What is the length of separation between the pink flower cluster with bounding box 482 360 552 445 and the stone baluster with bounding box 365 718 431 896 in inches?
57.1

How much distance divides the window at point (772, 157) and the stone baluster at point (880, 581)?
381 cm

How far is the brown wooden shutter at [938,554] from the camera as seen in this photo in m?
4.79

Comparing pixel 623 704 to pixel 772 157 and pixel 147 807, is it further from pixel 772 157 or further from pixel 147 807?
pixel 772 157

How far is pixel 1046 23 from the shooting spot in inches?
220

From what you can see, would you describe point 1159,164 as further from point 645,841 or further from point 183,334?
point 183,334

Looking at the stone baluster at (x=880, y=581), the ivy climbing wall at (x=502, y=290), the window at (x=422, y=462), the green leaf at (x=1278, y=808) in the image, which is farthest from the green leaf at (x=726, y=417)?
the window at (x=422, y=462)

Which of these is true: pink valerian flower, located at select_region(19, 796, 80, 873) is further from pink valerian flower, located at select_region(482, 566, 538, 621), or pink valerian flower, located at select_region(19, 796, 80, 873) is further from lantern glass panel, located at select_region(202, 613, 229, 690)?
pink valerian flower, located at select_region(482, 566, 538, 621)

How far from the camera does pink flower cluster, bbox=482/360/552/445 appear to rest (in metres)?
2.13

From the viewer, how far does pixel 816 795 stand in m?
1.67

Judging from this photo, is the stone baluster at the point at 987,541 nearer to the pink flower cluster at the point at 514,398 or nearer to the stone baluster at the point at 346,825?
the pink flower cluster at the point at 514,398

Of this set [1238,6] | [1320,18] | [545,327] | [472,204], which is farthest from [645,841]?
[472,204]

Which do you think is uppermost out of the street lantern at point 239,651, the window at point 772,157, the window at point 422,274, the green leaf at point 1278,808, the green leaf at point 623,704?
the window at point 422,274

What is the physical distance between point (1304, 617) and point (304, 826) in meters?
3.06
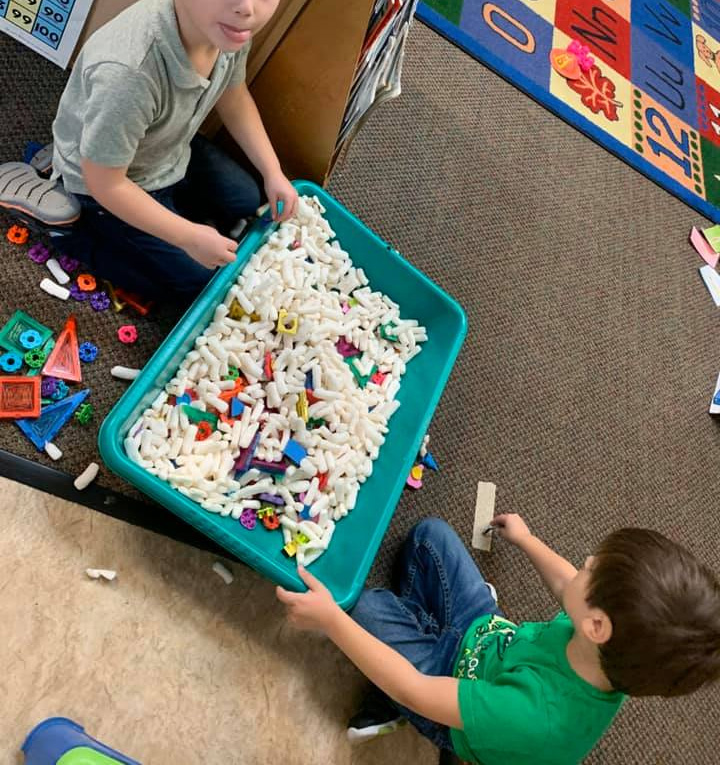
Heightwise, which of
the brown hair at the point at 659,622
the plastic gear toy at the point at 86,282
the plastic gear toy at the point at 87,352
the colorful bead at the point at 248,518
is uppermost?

***

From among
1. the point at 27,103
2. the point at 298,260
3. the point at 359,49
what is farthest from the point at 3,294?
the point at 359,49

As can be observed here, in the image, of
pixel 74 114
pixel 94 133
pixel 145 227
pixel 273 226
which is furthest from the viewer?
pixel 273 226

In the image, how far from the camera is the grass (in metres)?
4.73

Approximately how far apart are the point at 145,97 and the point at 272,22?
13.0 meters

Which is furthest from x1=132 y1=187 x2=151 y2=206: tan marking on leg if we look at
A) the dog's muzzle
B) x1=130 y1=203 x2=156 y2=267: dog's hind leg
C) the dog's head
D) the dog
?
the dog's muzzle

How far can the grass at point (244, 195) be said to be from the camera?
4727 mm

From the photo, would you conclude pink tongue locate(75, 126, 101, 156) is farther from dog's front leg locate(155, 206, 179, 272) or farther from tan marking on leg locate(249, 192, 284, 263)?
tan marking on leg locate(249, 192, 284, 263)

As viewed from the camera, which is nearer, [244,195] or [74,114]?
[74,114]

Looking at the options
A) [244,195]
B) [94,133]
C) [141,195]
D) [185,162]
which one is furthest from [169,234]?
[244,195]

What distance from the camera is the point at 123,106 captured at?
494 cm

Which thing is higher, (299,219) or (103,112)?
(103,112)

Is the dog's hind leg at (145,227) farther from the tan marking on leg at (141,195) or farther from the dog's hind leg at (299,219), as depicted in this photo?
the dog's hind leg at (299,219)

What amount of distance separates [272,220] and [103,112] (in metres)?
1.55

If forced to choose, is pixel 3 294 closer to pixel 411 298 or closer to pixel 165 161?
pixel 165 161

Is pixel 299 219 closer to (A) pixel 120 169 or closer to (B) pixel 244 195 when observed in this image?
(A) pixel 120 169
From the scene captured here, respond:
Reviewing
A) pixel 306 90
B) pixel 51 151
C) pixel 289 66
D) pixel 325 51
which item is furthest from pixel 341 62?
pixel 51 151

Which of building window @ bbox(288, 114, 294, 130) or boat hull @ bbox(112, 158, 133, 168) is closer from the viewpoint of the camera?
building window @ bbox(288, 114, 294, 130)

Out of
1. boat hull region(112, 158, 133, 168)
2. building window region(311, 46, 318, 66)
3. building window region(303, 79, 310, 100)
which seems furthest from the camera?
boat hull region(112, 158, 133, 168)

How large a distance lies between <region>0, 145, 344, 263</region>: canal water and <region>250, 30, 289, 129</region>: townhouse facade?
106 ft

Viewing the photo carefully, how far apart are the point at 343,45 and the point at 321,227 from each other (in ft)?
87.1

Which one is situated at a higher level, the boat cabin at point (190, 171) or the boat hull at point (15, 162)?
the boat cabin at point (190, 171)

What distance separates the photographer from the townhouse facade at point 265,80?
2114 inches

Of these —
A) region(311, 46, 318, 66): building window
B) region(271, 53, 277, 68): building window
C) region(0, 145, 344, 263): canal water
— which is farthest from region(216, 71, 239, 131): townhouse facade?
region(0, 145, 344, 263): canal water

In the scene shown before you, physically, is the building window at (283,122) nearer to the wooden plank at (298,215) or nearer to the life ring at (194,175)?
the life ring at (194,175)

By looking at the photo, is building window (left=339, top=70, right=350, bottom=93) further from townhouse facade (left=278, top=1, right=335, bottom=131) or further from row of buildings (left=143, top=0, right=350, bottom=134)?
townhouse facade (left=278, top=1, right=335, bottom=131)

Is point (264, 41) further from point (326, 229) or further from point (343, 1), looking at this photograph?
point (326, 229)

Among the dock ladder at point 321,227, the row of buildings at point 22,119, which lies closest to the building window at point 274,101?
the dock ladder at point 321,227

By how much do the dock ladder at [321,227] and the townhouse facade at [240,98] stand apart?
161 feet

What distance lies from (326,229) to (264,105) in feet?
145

***

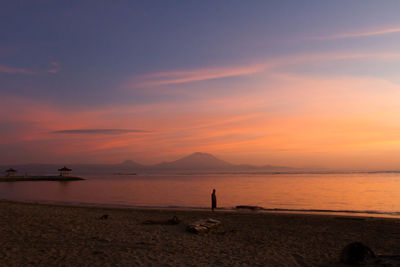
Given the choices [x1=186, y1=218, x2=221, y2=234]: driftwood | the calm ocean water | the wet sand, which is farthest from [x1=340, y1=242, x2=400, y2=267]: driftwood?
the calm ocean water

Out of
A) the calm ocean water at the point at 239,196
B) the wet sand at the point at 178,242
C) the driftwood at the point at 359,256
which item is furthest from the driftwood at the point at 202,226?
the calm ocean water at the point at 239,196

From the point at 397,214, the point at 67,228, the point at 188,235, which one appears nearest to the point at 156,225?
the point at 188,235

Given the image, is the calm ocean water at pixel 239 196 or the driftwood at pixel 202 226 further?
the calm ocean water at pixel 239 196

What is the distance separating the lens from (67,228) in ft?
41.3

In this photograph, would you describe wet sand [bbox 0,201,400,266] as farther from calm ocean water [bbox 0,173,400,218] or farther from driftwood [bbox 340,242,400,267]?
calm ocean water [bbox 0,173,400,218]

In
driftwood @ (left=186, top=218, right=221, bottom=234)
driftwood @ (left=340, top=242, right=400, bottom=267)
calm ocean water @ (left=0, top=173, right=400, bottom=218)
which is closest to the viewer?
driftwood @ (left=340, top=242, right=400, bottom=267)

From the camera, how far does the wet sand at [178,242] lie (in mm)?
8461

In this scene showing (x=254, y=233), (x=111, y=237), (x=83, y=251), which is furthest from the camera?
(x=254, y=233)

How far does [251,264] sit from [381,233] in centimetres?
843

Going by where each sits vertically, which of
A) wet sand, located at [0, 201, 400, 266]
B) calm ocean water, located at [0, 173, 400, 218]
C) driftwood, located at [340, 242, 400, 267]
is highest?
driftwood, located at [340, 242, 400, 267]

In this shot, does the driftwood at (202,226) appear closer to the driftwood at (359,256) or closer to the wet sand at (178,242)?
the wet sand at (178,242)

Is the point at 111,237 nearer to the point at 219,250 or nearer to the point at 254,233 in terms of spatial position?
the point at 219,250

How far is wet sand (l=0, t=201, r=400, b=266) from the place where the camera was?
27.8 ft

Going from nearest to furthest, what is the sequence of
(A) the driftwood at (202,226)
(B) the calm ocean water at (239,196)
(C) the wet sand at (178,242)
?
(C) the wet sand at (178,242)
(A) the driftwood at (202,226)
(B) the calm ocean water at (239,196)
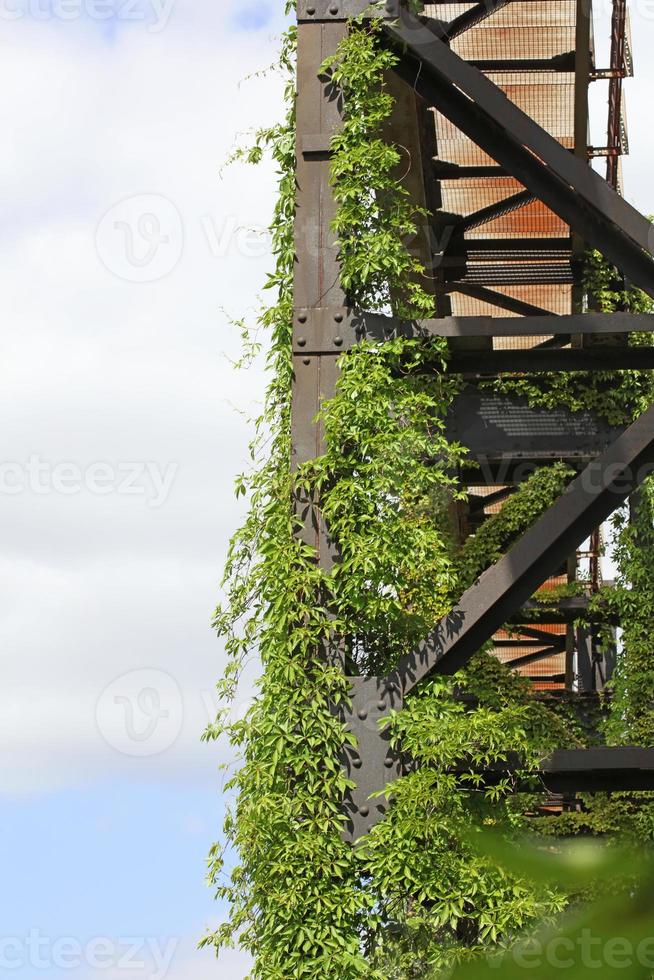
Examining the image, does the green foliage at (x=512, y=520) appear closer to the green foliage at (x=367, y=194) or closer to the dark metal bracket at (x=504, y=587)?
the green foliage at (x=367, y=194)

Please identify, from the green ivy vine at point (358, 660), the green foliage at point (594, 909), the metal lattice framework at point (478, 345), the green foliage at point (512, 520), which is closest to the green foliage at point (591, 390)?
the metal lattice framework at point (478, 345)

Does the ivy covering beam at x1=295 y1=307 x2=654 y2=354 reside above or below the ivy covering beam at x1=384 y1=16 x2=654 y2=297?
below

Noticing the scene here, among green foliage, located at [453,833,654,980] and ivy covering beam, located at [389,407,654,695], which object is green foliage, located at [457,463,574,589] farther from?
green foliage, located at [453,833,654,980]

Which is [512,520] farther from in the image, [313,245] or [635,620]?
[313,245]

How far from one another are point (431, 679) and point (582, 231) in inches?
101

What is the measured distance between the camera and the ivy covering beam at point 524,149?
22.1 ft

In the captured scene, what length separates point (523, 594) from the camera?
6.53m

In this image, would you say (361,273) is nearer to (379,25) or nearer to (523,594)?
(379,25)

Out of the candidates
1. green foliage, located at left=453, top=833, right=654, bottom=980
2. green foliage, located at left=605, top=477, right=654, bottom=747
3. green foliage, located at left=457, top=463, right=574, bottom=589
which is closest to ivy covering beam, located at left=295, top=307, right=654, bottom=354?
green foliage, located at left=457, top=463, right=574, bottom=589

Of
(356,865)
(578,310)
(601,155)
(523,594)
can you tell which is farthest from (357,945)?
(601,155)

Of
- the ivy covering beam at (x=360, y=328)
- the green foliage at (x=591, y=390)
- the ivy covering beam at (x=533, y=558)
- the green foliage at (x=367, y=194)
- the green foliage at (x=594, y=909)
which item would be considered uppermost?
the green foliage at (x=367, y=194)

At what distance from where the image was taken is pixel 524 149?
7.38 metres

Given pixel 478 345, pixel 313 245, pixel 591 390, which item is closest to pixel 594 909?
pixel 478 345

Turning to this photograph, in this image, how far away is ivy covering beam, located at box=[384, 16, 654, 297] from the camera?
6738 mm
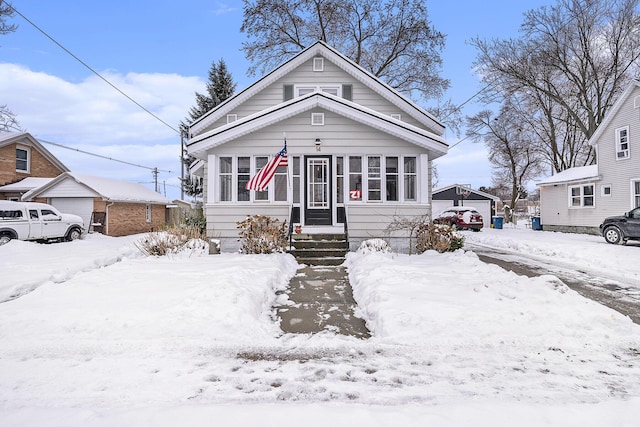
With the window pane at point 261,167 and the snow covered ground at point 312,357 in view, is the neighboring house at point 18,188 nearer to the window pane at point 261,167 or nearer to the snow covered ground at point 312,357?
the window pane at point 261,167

***

_Problem to solve_: Copy out every line in the records above that contains the word "describe".

_Response below_:
From what you can see, would you describe point 1159,164 as further from point 645,841 or further from point 183,334?
In this photograph, would you describe wet sand [bbox 0,201,400,266] as farther from calm ocean water [bbox 0,173,400,218] or farther from driftwood [bbox 340,242,400,267]?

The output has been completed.